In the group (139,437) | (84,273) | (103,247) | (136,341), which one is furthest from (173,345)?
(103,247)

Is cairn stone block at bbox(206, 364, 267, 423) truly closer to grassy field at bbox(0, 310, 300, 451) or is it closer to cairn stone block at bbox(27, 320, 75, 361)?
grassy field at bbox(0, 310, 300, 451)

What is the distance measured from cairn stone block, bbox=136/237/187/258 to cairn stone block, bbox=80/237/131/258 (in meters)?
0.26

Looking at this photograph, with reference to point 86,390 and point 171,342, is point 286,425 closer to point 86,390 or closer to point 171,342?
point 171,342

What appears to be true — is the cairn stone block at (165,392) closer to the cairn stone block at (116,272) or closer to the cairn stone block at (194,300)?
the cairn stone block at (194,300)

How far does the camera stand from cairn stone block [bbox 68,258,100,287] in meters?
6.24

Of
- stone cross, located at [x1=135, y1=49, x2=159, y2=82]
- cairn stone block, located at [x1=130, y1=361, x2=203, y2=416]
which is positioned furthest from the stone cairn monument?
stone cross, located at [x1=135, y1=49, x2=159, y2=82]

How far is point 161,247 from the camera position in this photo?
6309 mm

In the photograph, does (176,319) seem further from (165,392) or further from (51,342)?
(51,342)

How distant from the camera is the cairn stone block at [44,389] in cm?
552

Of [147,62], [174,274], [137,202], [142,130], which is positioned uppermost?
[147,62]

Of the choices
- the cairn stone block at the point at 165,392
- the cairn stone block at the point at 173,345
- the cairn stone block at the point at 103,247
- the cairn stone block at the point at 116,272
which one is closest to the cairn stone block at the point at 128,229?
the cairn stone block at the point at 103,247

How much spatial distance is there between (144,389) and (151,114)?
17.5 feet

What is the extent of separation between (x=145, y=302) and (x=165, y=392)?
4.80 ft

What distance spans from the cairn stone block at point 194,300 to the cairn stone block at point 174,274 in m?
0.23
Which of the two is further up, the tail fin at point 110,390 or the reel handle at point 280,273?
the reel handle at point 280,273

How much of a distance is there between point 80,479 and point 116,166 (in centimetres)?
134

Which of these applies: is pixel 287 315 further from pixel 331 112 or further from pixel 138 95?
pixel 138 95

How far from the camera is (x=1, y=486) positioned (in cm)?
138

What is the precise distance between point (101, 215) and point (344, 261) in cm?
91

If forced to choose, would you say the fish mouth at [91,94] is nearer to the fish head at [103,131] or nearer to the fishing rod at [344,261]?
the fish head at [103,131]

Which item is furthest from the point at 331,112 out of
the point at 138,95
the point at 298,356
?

### EXERCISE OBJECTIVE:
Can you copy all of the lines above word for word, without changing anything?

### SOLUTION:
In the group (139,437) | (84,273) | (103,247) | (136,341), which one is furthest from (173,345)?
(103,247)

Is cairn stone block at bbox(206, 364, 267, 423) truly closer to grassy field at bbox(0, 310, 300, 451) or is it closer to cairn stone block at bbox(27, 320, 75, 361)?
grassy field at bbox(0, 310, 300, 451)

What is the distance measured from cairn stone block, bbox=136/237/187/258 to cairn stone block, bbox=80/237/131/258 (in meters)?
0.26

Looking at this photograph, with reference to point 86,390 and point 171,342, is point 286,425 closer to point 86,390 or closer to point 171,342?
point 171,342

What appears to be true — is the cairn stone block at (165,392) closer to the cairn stone block at (116,272) or closer to the cairn stone block at (194,300)?
the cairn stone block at (194,300)

How far does the camera stand from cairn stone block [bbox 68,258,100,287] in meters?
6.24

Of
- stone cross, located at [x1=135, y1=49, x2=159, y2=82]
- cairn stone block, located at [x1=130, y1=361, x2=203, y2=416]
which is positioned furthest from the stone cairn monument?
stone cross, located at [x1=135, y1=49, x2=159, y2=82]

How far is point 161,247 from the camera position in this photo?
6309 mm

In the photograph, does (176,319) seem further from (165,392) or further from (51,342)?
(51,342)

How distant from the camera is the cairn stone block at [44,389] in cm?
552

Of [147,62], [174,274], [137,202], [142,130], which is positioned uppermost?
[147,62]

Of the choices
- the cairn stone block at the point at 165,392
- the cairn stone block at the point at 173,345
- the cairn stone block at the point at 103,247
- the cairn stone block at the point at 116,272
which one is closest to the cairn stone block at the point at 128,229?
the cairn stone block at the point at 103,247

How much spatial distance is there between (144,389) and (151,114)?
17.5 feet

What is the extent of separation between (x=145, y=302) and (x=165, y=392)?
4.80 ft

What distance spans from the cairn stone block at point 194,300 to the cairn stone block at point 174,274 in m?
0.23
Which of the two is further up, the tail fin at point 110,390 or the reel handle at point 280,273?
the reel handle at point 280,273

How much of a distance is there between point 80,479 and point 116,166 (in centimetres)?
134

Which of these applies: is pixel 287 315 further from pixel 331 112 or further from pixel 138 95?
pixel 138 95

How far from the camera is (x=1, y=486) positioned (in cm)?
138

What is the precise distance between point (101, 215) and point (344, 261) in cm?
91

If forced to choose, would you say the fish mouth at [91,94] is nearer to the fish head at [103,131] or nearer to the fishing rod at [344,261]?
the fish head at [103,131]

Which item is furthest from the point at 331,112 out of
the point at 138,95
the point at 298,356
?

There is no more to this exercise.